An estate in remainder is what remains after a particular estate, either for years or life, to take effect in possession immediately after such estate, and must be created at the same time, though limited to commence in possession at a future time. Thus if a life estate be granted to A, with remainder to B for life, and remainder to 0 in fee, here are two remainders to commence in future, and the whole property constitutes but one estate. Yet in ordinary phraseology, where there is but one remainder including the whole residue of the estate, the fee is said to be in the person to whom such limitation is made. An estate in reversion is the residue of an estate left in the grantor or his heirs or in the heirs of a testator after the determination of a particular estate granted or devised. The estate reverts by operation of law, and a reservation to the grantor by the deed would have no effect, being only what the law itself prescribes. A contingent remainder is when the limitation depends upon a contingency which is uncertain or may not occur till after the determination of the particular estate; though it is held that such contingency must not be a remote possibility, as if the limitation should be to the heirs of a child not yet born.

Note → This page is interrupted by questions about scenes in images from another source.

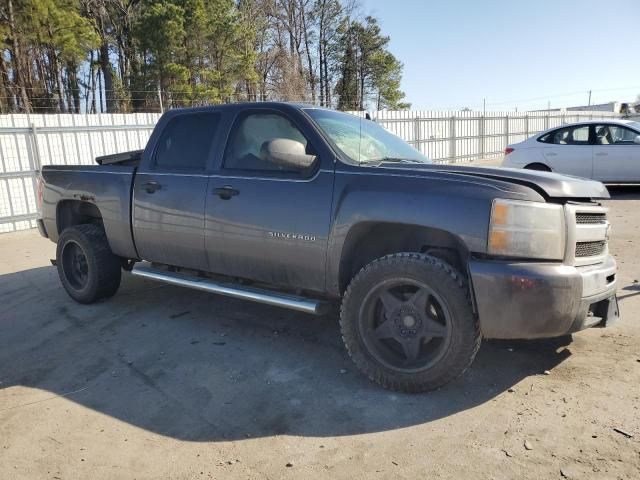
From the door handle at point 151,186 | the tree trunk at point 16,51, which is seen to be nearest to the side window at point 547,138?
the door handle at point 151,186

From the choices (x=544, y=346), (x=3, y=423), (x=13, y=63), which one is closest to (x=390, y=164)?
(x=544, y=346)

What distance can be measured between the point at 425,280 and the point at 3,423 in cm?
279

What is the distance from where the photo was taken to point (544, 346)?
3.96m

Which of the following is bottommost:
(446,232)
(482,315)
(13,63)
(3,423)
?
(3,423)

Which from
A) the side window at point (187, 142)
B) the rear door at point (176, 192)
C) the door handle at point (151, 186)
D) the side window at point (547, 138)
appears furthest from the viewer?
the side window at point (547, 138)

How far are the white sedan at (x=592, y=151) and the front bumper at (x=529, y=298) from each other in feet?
29.4

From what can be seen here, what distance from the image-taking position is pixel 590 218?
3445 mm

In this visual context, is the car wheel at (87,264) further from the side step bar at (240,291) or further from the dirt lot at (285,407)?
the dirt lot at (285,407)

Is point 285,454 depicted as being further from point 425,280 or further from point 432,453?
point 425,280

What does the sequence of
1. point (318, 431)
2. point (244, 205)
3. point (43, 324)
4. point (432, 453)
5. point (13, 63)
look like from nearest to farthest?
point (432, 453) → point (318, 431) → point (244, 205) → point (43, 324) → point (13, 63)

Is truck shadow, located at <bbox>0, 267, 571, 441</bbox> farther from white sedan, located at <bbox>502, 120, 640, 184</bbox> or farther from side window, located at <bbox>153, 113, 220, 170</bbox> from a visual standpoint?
white sedan, located at <bbox>502, 120, 640, 184</bbox>

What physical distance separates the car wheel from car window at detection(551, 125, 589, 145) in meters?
9.70

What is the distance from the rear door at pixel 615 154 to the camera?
35.7ft

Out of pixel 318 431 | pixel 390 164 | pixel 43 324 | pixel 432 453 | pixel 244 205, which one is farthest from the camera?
pixel 43 324
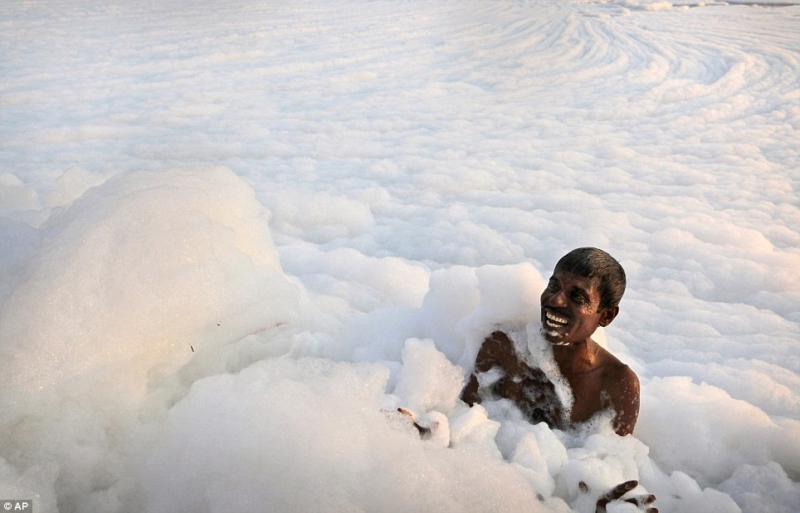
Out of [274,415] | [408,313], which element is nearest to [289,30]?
[408,313]

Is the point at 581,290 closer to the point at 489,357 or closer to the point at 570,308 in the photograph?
the point at 570,308

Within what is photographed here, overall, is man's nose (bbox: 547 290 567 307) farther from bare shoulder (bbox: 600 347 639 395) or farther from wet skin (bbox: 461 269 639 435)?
bare shoulder (bbox: 600 347 639 395)

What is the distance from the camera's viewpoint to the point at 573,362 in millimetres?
1744

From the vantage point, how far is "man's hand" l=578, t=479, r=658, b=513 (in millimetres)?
1475

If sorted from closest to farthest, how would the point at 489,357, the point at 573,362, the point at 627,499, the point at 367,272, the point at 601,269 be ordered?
the point at 627,499 → the point at 601,269 → the point at 573,362 → the point at 489,357 → the point at 367,272

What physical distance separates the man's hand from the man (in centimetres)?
26

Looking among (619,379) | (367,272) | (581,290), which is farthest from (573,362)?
(367,272)

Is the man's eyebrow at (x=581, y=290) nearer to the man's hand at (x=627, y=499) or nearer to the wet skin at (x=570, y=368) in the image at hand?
the wet skin at (x=570, y=368)

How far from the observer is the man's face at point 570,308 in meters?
1.64

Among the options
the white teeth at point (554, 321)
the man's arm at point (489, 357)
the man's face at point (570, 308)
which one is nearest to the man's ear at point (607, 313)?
the man's face at point (570, 308)

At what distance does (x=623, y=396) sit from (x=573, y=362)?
16 cm

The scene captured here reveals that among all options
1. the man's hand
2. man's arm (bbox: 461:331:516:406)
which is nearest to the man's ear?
man's arm (bbox: 461:331:516:406)

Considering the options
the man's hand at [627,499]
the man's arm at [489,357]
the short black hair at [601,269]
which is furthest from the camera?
the man's arm at [489,357]

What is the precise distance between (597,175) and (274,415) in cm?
289
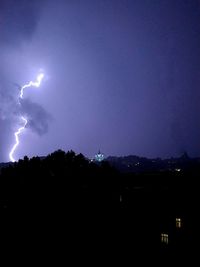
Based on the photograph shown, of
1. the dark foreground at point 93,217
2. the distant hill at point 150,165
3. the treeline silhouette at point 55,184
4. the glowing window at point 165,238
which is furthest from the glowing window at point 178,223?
the distant hill at point 150,165

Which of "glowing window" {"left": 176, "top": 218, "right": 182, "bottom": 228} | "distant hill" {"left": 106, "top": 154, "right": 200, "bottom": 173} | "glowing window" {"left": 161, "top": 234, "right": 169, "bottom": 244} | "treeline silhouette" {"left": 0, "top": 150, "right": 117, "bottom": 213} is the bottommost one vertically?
"glowing window" {"left": 161, "top": 234, "right": 169, "bottom": 244}

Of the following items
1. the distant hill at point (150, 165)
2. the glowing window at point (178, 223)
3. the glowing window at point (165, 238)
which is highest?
the distant hill at point (150, 165)

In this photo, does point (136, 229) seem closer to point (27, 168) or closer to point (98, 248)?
point (98, 248)

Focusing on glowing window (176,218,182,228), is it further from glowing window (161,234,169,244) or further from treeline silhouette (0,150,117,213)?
treeline silhouette (0,150,117,213)

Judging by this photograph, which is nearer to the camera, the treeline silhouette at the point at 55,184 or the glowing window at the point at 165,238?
the treeline silhouette at the point at 55,184

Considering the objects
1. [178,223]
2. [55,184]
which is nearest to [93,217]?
[55,184]

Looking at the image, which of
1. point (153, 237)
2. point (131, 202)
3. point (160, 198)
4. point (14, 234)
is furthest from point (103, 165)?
point (14, 234)

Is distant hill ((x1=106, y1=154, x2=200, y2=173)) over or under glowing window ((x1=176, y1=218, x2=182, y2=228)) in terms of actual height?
over

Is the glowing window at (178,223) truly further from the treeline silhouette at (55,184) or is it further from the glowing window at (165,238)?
the treeline silhouette at (55,184)

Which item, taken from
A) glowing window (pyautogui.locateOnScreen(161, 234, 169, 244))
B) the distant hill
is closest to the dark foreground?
glowing window (pyautogui.locateOnScreen(161, 234, 169, 244))

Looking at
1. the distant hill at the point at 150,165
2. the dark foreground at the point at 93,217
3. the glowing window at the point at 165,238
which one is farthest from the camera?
the distant hill at the point at 150,165

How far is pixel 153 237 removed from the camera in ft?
64.7

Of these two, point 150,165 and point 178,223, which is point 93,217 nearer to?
point 178,223

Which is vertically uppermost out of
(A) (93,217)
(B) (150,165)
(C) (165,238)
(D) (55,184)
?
(B) (150,165)
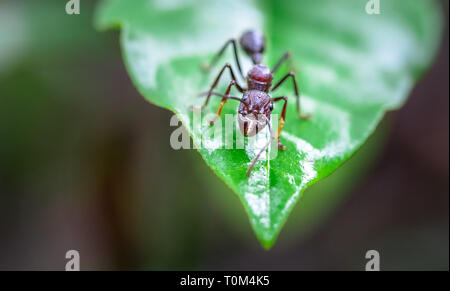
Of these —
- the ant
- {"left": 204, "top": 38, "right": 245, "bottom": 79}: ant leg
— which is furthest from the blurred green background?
the ant

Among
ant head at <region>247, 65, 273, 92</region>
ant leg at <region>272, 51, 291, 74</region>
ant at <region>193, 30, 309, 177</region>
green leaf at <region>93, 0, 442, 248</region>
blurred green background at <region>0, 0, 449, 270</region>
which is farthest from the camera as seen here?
blurred green background at <region>0, 0, 449, 270</region>

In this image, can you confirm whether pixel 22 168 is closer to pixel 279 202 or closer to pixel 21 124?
pixel 21 124

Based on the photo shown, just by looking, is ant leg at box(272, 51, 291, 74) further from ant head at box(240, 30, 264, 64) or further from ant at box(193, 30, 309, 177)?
ant head at box(240, 30, 264, 64)

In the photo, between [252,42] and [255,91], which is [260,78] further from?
[252,42]

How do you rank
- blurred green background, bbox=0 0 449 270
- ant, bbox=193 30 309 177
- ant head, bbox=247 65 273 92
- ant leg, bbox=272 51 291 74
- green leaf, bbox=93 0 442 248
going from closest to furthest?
green leaf, bbox=93 0 442 248
ant, bbox=193 30 309 177
ant head, bbox=247 65 273 92
ant leg, bbox=272 51 291 74
blurred green background, bbox=0 0 449 270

A single illustration of this kind of estate will be sufficient. If a grant be made to A for life, with remainder to the heirs of B, and B should survive A, inasmuch as he cannot have heirs while living, the remainder would fail; but if the limitation be to A and B during their joint lives, with remainder to the survivor, here the remainder will take effect, though it is uncertain as to the person who will have the benefit of it. An executory devise is a disposition of an estate by will which would not be valid if made by deed, as a limitation of a contingent remainder. The distinction is that the remainder must take effect immediately upon the determination of the par-ticular estate or not at all; whereas an executory devise is good without a particular estate to support it. Thus if a devise be made to A, to take effect on his marriage, in this case until such marriage the fee descends to the heir at law, subject to being divested by the performance of the condition. There is still another distinction of estates growing out of the nature of the possession, under which head are classed joint tenancy, tenancy in common, and copar-cenary. The last of these, which is a descent of an inheritance to female heirs, in which case they take an equal interest in the entire estate, but without being subject to the rule which applied to joint tenancy as to the right of the survivor to the whole, does not exist in the United States, at least is not distinguishable from a tenancy in common.

So joint tenancy, the peculiar feature of which is that the whole estate vests in the survivor, has been abolished in this country, except in respect to executors and other trustees and mortgagees, and except also when it is expressly declared in the deed or will creating the estate that it is to be held in joint tenancy. In all other cases, where there is a possession of lands by several persons without any separation into specific parts, it is a tenancy in common; and it is not necessary that they should all hold by the same title, or have an equal interest; it is sufficient if each has an interest, and that it is undivided. Such an interest can be conveyed or devised, the same as property held in severalty, and partition may be compelled by either party on application to a competent court. Various equitable interests in lands will be discussed in the article Trusts. - We have thus far considered estates of a corporeal nature only; but there are also incorporeal estates, such as rents, easements, etc.

But the general principles applicable to the one class will also apply to the other; and whatever there may be peculiar to any particular species of incorporeal estate will be treated under the appropriate head.